Erro: "Audiência é inválida" ou "Nenhuma declaração encontrada"

Se a resposta do IdP tiver um valor ausente ou incorreto para Audience, a mensagem de erro a seguir será exibida no log de autenticação.

Audience is invalid. Audience attribute does not match https://<em>YOUR-INSTANCE-URL</em>

Lembre-se de definir o valor de Audience no IdP como a EntityId do your GitHub Enterprise Server instance, que é a URL completa da sua instância. Por exemplo, https://ghe.corp.example.com.

Erro: "A hora atual é anterior à condição NotBefore"

Esse erro pode ocorrer quando há uma diferença de tempo muito grande entre o IdP e o GitHub Enterprise Server, o que geralmente ocorre com IdPs auto-hospedados.

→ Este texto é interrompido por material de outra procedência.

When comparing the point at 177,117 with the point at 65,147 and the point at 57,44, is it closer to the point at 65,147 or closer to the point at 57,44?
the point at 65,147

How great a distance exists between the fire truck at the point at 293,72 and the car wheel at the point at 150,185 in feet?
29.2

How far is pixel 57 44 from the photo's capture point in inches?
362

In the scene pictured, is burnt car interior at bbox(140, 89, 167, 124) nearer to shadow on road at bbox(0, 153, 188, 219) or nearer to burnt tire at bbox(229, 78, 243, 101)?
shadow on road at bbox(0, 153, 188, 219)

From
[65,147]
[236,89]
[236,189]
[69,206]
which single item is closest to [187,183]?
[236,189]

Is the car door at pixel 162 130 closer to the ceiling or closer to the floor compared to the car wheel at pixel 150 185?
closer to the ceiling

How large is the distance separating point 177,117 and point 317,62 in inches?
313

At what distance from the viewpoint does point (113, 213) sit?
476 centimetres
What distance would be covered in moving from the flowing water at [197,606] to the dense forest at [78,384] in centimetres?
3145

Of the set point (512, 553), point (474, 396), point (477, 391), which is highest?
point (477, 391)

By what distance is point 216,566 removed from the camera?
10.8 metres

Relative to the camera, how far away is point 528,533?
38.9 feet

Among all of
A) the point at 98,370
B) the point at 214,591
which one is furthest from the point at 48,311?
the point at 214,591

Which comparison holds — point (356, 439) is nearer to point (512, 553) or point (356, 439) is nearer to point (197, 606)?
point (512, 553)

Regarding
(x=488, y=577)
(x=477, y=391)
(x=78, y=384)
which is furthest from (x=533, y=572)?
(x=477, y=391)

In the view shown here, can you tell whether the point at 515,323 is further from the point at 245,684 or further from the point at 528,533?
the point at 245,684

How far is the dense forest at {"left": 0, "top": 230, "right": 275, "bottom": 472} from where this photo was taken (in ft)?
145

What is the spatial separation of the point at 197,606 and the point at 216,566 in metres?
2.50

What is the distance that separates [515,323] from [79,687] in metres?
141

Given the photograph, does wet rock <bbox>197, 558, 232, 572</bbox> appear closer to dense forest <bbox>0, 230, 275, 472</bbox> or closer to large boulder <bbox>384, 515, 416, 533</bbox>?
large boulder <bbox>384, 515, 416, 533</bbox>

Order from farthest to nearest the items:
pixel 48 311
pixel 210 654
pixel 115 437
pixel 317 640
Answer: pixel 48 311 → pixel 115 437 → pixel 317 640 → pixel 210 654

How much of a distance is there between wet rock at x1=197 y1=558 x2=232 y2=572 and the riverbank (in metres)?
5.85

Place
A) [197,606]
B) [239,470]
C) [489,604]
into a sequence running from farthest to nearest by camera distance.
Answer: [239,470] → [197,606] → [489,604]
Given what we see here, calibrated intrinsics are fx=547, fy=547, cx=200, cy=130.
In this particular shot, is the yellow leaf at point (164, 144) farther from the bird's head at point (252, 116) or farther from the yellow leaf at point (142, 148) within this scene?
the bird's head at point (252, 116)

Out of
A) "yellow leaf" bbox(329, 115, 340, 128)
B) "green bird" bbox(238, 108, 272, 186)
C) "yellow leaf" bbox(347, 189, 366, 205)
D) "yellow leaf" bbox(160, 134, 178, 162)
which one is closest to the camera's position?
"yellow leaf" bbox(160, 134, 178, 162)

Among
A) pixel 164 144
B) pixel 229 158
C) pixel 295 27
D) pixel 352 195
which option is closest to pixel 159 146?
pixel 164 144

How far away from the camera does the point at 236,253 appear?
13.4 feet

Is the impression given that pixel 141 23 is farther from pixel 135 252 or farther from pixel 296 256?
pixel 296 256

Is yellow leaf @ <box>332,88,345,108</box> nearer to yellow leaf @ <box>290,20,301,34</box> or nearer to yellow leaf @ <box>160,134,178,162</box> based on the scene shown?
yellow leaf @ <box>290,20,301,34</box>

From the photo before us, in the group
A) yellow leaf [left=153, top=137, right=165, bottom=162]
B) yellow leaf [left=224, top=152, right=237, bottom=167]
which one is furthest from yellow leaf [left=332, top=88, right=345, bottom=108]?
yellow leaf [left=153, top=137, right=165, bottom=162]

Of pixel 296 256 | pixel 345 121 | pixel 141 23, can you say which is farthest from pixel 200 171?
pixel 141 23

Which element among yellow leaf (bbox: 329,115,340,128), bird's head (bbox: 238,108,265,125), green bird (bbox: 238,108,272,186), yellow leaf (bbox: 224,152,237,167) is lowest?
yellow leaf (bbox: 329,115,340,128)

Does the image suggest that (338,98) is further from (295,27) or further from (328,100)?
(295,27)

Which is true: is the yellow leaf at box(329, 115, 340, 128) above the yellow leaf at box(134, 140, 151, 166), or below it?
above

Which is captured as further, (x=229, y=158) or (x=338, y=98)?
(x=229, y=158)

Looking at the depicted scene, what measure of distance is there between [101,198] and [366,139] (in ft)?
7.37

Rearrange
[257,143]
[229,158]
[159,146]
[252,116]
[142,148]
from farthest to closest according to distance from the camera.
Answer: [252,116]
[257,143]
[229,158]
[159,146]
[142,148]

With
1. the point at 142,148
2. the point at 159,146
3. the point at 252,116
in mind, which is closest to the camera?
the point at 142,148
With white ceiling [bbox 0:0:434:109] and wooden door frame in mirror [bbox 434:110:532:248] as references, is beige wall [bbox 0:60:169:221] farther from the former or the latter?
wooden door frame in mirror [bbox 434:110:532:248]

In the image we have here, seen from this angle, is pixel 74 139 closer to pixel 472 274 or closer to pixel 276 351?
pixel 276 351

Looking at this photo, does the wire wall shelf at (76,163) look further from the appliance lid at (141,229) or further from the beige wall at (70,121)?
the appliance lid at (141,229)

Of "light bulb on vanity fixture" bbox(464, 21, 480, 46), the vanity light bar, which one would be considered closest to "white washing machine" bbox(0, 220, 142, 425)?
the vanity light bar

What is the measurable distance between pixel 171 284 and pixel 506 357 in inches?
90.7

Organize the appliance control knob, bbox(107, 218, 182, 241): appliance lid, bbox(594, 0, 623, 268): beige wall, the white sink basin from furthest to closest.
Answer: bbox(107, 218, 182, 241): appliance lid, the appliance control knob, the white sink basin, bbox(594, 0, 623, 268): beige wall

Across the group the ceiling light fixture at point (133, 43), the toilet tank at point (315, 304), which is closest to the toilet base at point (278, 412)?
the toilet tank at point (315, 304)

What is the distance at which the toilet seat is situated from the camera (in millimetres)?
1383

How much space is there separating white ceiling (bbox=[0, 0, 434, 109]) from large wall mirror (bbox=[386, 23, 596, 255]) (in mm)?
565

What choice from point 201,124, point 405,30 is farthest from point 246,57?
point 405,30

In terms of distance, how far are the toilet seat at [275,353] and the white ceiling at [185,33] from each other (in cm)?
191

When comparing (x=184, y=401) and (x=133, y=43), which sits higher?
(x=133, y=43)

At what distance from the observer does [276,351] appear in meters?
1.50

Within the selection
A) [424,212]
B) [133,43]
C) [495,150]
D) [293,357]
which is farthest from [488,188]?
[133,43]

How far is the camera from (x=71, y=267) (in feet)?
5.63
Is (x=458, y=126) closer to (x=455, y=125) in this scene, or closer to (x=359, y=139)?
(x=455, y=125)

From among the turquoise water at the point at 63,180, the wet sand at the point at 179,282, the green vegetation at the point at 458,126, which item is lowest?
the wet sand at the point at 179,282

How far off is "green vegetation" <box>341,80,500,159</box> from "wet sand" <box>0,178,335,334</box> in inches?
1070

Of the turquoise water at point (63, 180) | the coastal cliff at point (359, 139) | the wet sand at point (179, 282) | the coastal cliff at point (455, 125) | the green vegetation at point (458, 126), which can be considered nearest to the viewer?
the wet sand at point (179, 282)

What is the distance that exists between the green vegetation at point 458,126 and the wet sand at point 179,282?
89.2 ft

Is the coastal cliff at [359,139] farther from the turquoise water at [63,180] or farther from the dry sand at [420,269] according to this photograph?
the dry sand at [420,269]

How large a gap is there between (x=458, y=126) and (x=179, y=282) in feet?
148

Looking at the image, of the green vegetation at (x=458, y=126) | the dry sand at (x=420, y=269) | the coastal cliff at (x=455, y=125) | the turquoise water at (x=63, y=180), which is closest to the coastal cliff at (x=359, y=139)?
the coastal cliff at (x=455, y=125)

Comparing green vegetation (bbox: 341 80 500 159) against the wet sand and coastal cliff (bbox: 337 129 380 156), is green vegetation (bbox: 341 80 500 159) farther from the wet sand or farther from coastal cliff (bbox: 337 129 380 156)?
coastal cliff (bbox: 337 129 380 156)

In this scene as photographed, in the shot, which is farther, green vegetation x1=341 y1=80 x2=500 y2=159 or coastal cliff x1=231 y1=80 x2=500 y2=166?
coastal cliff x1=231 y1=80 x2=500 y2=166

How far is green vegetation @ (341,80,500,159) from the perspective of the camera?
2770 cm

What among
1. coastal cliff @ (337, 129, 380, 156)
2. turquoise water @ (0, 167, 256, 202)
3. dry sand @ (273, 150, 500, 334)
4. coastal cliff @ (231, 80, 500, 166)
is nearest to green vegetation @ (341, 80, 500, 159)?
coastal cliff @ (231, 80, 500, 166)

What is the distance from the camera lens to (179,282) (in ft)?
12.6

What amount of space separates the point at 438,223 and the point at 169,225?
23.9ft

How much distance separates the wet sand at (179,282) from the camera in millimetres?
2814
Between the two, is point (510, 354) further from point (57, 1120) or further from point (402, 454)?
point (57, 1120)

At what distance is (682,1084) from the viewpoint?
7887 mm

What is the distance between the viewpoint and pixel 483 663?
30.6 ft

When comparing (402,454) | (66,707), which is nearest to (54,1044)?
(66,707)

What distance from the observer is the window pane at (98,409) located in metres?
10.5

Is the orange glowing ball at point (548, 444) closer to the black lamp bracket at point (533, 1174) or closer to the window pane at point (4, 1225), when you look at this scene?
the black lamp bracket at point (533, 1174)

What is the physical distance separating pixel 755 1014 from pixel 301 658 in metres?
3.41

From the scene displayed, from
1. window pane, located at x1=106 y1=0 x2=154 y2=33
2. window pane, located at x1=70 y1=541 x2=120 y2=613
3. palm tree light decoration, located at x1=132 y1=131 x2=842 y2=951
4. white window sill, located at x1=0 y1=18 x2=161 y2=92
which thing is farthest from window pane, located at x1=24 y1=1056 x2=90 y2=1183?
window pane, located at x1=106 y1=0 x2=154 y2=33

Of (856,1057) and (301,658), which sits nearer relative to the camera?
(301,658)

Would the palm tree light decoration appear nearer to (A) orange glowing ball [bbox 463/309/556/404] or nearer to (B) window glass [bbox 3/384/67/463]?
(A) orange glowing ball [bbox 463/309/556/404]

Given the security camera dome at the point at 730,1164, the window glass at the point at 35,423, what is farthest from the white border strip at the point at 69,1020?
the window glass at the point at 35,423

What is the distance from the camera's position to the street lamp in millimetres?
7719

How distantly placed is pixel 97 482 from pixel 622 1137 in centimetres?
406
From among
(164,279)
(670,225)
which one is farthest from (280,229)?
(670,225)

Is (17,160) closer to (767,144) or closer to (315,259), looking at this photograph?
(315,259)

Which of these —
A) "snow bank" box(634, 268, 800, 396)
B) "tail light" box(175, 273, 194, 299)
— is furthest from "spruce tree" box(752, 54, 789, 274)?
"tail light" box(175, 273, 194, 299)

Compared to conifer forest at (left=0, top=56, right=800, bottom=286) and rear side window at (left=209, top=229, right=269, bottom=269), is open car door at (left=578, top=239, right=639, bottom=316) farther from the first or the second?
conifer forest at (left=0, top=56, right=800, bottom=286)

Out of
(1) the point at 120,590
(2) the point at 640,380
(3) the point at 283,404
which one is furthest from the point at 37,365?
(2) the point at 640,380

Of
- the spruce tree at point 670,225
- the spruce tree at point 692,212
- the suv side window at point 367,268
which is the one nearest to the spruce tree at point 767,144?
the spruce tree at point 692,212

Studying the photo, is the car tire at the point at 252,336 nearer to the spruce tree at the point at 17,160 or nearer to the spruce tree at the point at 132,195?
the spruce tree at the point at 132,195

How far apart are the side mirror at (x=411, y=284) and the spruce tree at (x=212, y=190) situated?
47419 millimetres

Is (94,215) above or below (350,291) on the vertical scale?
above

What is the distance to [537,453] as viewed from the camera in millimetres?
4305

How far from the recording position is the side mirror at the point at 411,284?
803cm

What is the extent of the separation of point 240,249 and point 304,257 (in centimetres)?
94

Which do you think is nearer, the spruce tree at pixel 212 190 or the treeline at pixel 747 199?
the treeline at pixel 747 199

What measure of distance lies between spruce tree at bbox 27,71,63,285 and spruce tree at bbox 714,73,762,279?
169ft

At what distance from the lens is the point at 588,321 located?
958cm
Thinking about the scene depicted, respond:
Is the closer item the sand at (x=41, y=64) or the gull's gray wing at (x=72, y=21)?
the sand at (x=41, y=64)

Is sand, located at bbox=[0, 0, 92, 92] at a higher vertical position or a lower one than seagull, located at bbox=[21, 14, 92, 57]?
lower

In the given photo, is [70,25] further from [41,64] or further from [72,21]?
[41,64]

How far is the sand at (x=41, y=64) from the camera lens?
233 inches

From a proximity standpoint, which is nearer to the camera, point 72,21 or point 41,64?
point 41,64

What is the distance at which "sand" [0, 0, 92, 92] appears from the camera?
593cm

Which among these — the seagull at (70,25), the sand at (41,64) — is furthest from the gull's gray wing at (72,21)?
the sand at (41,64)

Para evitar esse problema, recomendamos apontar o dispositivo para a mesma origem do protocolo NTP que o IdP, se possível. Se você encontrar esse erro, verifique se a hora no dispositivo está sincronizada corretamente com o servidor NTP.

Se você usa o ADFS como o IdP, defina também NotBeforeSkew no ADFS como 1 minuto para o GitHub. Se NotBeforeSkew for definido como 0, mesmo diferenças de tempo muito pequenas, incluindo milissegundos, poderão causar problemas de autenticação.